If you knew for sure it was the right house—
refrigerator’s urine dribble—
table studded with old pears—
mountains’ iron shadow whistling—
You mopped and wrung
every night a visitor trapped in his own face
his burned hands healed without naming
He wasn’t a doctor—
claimed no specialty.
You fried bologna sandwiches and swallowed
a plastic balloon and rushed first light
and got pregnant again
one lonely fuck upright and holy
front windows glued tight with sweaters
zippers and buttons and pointed seeds
the apple tree bloomed—
madness drained from the stars—
a dildo under the pillow—
You were the wife
wife wife and the baby
baby baby vowed to be born
born born
the house
crossed off the calendar
neither sidewalk nor boardwalk
not catwalk—
not the packet of pins
tacking a curtain to the locked window.
Not attar of bad bacon nor pinch in pocket
trickling a drop into flannel lining so it warmed
the poor split rock and the earth and took root
for a new tree—
to bathe the baby—
feed the kitty—
tip the mailman—
to paint a landscape
framed in bullet casings—
Do not forget this house
little family of frail hope—
Do not forget the panes
where if you scrubbed a hole in the soot
a dream popped out of a rusted barrel
and unfurled a bloody rag.
I Could Tell From Your Fingernails You’d Stopped Listening
I was still young enough to slide my shoesoles to squeal the white line
parting the asphalt like a comb. But I was old enough to bury
my mittens up to their tight necks. I’d seen it before. A palm, a thumb,
the phone wringing its hands, a pocket on fire. What had I promised
the future to get myself into this fix? I lost a hammer and nails out here.

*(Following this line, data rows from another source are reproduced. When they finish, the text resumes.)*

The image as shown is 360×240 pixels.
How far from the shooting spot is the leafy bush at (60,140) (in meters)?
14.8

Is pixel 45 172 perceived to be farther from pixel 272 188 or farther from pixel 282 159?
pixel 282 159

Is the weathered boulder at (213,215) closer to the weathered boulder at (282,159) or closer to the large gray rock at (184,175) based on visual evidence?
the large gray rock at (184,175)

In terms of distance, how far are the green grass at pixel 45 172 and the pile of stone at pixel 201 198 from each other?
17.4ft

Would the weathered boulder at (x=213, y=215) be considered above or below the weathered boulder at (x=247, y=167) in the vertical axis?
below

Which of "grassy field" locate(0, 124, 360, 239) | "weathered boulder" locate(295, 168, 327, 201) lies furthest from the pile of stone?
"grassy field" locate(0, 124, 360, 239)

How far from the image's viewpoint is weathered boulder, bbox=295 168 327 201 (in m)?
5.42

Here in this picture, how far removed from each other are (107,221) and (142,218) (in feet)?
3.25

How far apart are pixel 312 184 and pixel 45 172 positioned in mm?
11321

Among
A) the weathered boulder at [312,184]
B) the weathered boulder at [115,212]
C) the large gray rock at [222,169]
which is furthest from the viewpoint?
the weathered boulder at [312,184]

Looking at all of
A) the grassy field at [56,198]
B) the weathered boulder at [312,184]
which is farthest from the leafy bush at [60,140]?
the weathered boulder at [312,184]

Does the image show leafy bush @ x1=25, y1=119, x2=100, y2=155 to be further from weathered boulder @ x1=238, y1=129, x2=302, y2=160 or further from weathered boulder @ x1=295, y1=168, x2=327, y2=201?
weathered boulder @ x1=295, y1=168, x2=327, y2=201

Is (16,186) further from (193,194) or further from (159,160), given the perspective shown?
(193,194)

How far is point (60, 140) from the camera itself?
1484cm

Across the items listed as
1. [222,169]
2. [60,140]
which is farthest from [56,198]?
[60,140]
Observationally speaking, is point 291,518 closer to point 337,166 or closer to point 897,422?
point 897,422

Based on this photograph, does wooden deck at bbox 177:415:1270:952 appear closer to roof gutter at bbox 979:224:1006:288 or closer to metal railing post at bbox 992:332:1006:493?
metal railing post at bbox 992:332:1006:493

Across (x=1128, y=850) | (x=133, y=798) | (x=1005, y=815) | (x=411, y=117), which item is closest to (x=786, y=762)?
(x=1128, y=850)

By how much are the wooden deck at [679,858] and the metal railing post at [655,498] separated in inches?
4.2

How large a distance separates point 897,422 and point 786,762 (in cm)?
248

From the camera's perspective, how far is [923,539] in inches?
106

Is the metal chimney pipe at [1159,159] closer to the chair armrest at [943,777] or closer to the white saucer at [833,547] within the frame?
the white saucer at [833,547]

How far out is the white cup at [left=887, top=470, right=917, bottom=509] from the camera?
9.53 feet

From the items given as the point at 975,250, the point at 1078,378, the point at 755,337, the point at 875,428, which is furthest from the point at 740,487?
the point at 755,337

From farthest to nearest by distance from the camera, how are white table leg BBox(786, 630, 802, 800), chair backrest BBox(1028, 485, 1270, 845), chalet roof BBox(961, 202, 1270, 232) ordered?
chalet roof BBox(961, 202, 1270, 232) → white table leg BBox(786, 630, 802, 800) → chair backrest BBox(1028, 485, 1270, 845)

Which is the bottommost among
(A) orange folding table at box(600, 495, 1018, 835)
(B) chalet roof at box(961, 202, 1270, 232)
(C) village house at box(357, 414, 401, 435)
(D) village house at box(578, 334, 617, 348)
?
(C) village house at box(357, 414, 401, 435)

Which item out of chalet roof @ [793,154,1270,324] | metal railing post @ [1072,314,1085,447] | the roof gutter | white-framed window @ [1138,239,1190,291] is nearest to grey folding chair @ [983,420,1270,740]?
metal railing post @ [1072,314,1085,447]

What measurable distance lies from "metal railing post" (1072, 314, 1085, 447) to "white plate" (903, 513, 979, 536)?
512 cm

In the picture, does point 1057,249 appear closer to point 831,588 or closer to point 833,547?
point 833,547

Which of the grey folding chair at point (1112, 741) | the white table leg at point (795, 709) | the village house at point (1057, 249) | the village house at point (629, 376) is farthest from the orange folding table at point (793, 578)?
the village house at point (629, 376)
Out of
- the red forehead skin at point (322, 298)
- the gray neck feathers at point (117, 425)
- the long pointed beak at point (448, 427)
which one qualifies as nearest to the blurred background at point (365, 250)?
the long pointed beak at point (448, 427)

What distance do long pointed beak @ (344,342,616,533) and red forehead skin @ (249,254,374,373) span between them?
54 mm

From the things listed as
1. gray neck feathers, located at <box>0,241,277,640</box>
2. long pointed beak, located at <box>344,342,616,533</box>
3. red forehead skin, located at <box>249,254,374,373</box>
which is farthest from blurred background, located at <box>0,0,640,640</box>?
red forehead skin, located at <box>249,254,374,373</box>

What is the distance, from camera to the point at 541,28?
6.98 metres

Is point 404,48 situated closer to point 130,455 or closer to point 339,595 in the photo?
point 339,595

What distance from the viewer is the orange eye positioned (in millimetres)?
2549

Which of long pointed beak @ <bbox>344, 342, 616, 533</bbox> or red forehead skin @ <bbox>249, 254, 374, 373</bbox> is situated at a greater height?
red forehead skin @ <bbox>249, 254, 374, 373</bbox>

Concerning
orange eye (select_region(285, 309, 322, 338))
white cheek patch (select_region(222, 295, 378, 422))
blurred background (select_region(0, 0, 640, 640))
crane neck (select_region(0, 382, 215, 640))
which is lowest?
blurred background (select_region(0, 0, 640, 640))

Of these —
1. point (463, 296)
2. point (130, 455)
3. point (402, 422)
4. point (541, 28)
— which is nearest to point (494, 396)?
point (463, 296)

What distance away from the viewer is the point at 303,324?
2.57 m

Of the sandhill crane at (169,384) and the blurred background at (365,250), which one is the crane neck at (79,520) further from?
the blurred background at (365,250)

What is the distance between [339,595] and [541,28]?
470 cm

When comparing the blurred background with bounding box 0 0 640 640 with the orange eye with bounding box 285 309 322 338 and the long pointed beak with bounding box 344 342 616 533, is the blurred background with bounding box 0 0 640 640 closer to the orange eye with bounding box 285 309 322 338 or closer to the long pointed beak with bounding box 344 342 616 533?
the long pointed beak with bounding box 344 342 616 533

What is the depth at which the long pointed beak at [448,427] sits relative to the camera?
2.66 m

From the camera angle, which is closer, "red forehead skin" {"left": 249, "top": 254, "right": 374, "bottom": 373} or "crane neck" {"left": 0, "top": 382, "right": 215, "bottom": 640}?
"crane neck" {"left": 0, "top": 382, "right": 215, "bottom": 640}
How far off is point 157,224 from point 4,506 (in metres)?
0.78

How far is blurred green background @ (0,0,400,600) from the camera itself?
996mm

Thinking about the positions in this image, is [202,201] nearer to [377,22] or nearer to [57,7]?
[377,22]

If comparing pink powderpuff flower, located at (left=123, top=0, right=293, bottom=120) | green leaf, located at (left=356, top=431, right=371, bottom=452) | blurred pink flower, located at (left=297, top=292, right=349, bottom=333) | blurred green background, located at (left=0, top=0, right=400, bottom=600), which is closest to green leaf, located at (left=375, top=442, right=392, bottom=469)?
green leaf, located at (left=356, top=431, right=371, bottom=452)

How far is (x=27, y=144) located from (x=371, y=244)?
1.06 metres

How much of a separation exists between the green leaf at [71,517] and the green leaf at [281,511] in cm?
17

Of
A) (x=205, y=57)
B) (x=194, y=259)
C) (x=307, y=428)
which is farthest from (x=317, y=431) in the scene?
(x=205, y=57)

If you find a wood handle, hit me. If you find a wire,
spin me back together, don’t waste time. I felt fortunate when I spread
like a tree, also when I was military, balanced on rocky ground.
I remembered the bursting wastebaskets and where it all disappeared,
where, if you looked close, the dirt reminded you of sponge cake.
I meditated and glimpsed dresser drawers stuffed full, not bedbugs,
nor the potent stars poised to slurp them up, but the pangs
I’d lavished on relatives so long I wanted some for my collection of jars.
I took the podium on squeaky wheels. Tipped it to my chest like a lover.
Rejected advances greased with lanolin. Crossed off calendar days,
totted checkbooks, shoved nipples into satisfied mouths,
learned to ride a bicycle, pinched the leather leaves to get a sense
of their dialectical response. I saw myself silhouetted
against a face hewn of tongue and nostril, a face telling off time.
I became the locus of inquiry, all kinds probing my questions.
The very bricks raised their hands against my claims. But you have to,
they insisted. I looked upon my own feet and knew if they’d grown
onto bones, I’d’ve put a stop to the slithering. If nobody knew
what to look for, I couldn’t explain. Always the same dilemma,
like the moon opening its mouth to spit forth another moon, a set of dog tags,
or a pickup truck speeding down a dirt road and a passenger chucking cans
at a photo of someone you once loved and his uncertain pose pretending
a force it couldn’t suggest even to the weakest, the besotted, freshly dead.
Bio
LISA LEWIS's books include The Unbeliever (Brittingham Prize), Silent Treatment (National Poetry Series), Vivisect, (New Issues Press), and Burned House with Swimming Pool (American Poetry Journal Prize, Dream Horse Press). New work appears or is forthcoming in Tampa Review, Carolina Quarterly, Guernica, Sugar House Reader, and American Literary Review. She directs the creative writing program at Oklahoma State University and serves as poetry editor for the Cimarron Review.